• [BAGIAN DOKUMEN]:
^^^^
Rumah Gadang atau Rumah Godang adalah nama
untuk rumah adat Minangkabau yang merupakan rumah
tradisional dan banyak di jumpai di provinsi Sumatera
Barat, Indonesia. Rumah ini juga disebut dengan nama lain oleh
masyarakat setempat dengan nama Rumah Bagonjong atau ada juga yang
menyebut dengan nama Rumah Baanjuang.[1].
Rumah dengan model ini juga banyak dijumpai di Negeri
Sembilan, Malaysia. Namun tidak semua kawasan di Minangkabau (darek)
yang boleh didirikan rumah adat ini, hanya pada
kawasan yang sudah memiliki
status sebagai nagari saja Rumah
Gadang ini boleh didirikan. Begitu juga pada kawasan yang disebut dengan rantau,
rumah adat ini juga dahulunya tidak ada yang didirikan oleh para perantau
Minangkabau.
Rumah Gadang sebagai tempat tinggal bersama, mempunyai
ketentuan-ketentuan tersendiri. Jumlah kamar bergantung kepada jumlah perempuan
yang tinggal di dalamnya. Setiap perempuan dalam kaum tersebut yang telah
bersuami memperoleh sebuah kamar. Sementara perempuan tua dan anak-anak
memperoleh tempat di kamar dekat dapur. Gadis remaja memperoleh kamar bersama
di ujung yang lain.
Seluruh bagian dalam Rumah Gadang merupakan ruangan lepas
kecuali kamar tidur. Bagian dalam terbagi atas lanjar dan ruang yang
ditandai oleh tiang. Tiang itu berbanjar dari muka ke belakang dan dari kiri ke
kanan. Tiang yang berbanjar dari depan ke belakang menandai lanjar,
sedangkan tiang dari kiri ke kanan menandai ruang. Jumlah lanjarbergantung
pada besar rumah, bisa dua, tiga dan empat. Ruangnya terdiri dari jumlah yang
ganjil antara tiga dan sebelas.
Rumah Gadang biasanya dibangun diatas sebidang tanah milik
keluarga induk dalam suku/kaum tersebut secara turun temurun[2] dan
hanya dimiliki dan diwarisi dari dan kepada perempuan pada kaum tersebut[3].
Dihalaman depan Rumah Gadang biasanya selalu terdapat dua buah bangunan Rangkiang,
digunakan untuk menyimpan padi. Rumah Gadang pada sayap bangunan sebelah kanan dan kirinya
terdapat ruang anjung (Bahasa
Minang: anjuang) sebagai tempat pengantin bersanding atau tempat penobatan
kepala adat, karena itu rumah Gadang dinamakan pula sebagai rumah Baanjuang.
^^^^
• [CUPLIKAN DATA]:
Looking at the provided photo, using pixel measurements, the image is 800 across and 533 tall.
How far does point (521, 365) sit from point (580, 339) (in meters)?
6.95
^^^^
• [DAFTAR TUGAS]:
1. Perbarui teks tentang Rumah Gadang mulai dari "Rumah Gadang sebagai" dan berakhir pada "ujung yang lain.", dengan mengganti "Gadis remaja" menjadi "Anak gadis".
2. Tentukan apakah pernyataan berikut sesuai dengan teks tentang Rumah Gadang. Jawab ya atau tidak untuk masing-masing, disertai kutipan kata-kata dari teks yang menjadi dasarnya.
(a) Rumah dengan model Rumah Gadang juga banyak dijumpai di Negeri Sembilan, Malaysia.
(b) Jumlah ruang dalam Rumah Gadang selalu genap.
(c) Bangunan Rangkiang di halaman depan digunakan untuk menyimpan padi.
3. Sambung teks tentang Rumah Gadang setelah kalimat terakhirnya.

• [HASIL LATIHAN]:
1.
Rumah Gadang sebagai tempat tinggal bersama, mempunyai
ketentuan-ketentuan tersendiri. Jumlah kamar bergantung kepada jumlah perempuan
yang tinggal di dalamnya. Setiap perempuan dalam kaum tersebut yang telah
bersuami memperoleh sebuah kamar. Sementara perempuan tua dan anak-anak
memperoleh tempat di kamar dekat dapur. Anak gadis memperoleh kamar bersama
di ujung yang lain.

2.
(a) Ya: "Rumah dengan model ini juga banyak dijumpai di Negeri Sembilan, Malaysia."
(b) Tidak: "Ruangnya terdiri dari jumlah yang ganjil antara tiga dan sebelas."
(c) Ya: "digunakan untuk menyimpan padi"

3.
Anjung pada kelarasan Bodi-Chaniago tidak memakai tongkat penyangga di
bawahnya, sedangkan pada kelarasan Koto-Piliang memakai tongkat penyangga. Hal
ini sesuai filosofi yang dianut kedua golongan ini yang berbeda, salah satu
golongan menganut prinsip pemerintahan yang hirarki menggunakan anjung yang
memakai tongkat penyangga, pada golongan lainnya anjuang seolah-olah mengapung
di udara. Tidak jauh dari komplek Rumah Gadang tersebut biasanya juga dibangun
sebuah surau kaum
yang berfungsi sebagai tempat ibadah, tempat pendidikan dan juga sekaligus
menjadi tempat tinggal lelaki dewasa kaum tersebut yang belum menikah.
Rumah adat ini memiliki
keunikan bentuk arsitektur dengan bentuk puncak atapnya runcing
yang menyerupai tanduk kerbau dan dahulunya dibuat dari bahan ijuk yang dapat tahan sampai
puluhan tahun[3] namun
belakangan atap rumah ini banyak berganti dengan atap seng.
Rumah Gadang ini dibuat berbentuk empat persegi panjang dan
dibagi atas dua bahagian muka dan belakang. Dari bagian dari depan Rumah Gadang
biasanya penuh dengan ukiran ornamen dan umumnya bermotif akar, bunga, daun
serta bidang persegi empat dan genjang[1].
Sedangkan bagian luar belakang dilapisi dengan belahan bambu. Rumah tradisional
ini dibina dari tiang-tiang panjang, bangunan rumah dibuat besar ke atas, namun
tidak mudah rebah oleh goncangan[1], dan
setiap elemen dari Rumah Gadang mempunyai makna tersendiri yang dilatari oleh tambo yang ada
dalam adat dan budaya masyarakat setempat.
Pada umumnya Rumah Gadang mempunyai satu tangga yang
terletak pada bagian depan. Sementara dapur dibangun terpisah pada bagian
belakang rumah yang didempet pada dinding.
Ragam ukir khas Minangkabaupada
dinding bagian luar dari Rumah Gadang
Pada bagian dinding Rumah Gadang di buat dari bahan papan,
sedangkan bagian belakang dari bahan bambu. Papan dinding
dipasang vertikal, sementara semua papan yang menjadi dinding dan menjadi
bingkai diberi ukiran,
sehingga seluruh dinding menjadi penuh ukiran. Penempatan motif ukiran
tergantung pada susunan dan letak papan pada dinding Rumah Gadang.
Pada dasarnya ukiran pada Rumah Gadang merupakan ragam hias
pengisi bidang dalam bentuk garis melingkar atau persegi. Motifnya
umumnya tumbuhan merambat, akar yang berdaun,
berbunga dan berbuah. Pola akar biasanya berbentuk lingkaran,
akar berjajaran, berhimpitan, berjalinan dan juga sambung menyambung. Cabang
atau ranting akar berkeluk ke luar, ke dalam, ke atas dan ke bawah.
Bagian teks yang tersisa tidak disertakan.